▶ Your assignment
Keep to the lines from the one with "Given this setup, evaluate" through the end of the data, and write them out exactly.

[Stored items]
* * * * * * *

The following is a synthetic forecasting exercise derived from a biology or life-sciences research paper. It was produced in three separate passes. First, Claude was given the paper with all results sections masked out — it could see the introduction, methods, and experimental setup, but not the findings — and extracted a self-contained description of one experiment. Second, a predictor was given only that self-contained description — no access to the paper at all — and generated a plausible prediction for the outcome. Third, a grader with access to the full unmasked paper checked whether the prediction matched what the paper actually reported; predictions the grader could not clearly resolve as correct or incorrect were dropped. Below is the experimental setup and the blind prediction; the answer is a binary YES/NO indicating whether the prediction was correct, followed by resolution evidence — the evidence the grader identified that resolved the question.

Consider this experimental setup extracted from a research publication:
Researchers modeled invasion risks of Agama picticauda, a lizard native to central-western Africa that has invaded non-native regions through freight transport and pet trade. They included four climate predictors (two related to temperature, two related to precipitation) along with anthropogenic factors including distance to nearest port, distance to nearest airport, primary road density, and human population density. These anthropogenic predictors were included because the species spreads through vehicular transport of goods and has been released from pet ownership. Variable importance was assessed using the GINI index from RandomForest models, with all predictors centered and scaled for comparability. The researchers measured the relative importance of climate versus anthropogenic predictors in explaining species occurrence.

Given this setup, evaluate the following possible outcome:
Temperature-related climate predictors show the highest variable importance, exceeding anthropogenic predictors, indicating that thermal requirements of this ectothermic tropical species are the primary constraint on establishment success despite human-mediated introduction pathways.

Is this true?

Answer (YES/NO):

* * * * * * *

▶ Task answer
Given this setup, evaluate the following possible outcome:
Temperature-related climate predictors show the highest variable importance, exceeding anthropogenic predictors, indicating that thermal requirements of this ectothermic tropical species are the primary constraint on establishment success despite human-mediated introduction pathways.

Is this true?

Answer (YES/NO):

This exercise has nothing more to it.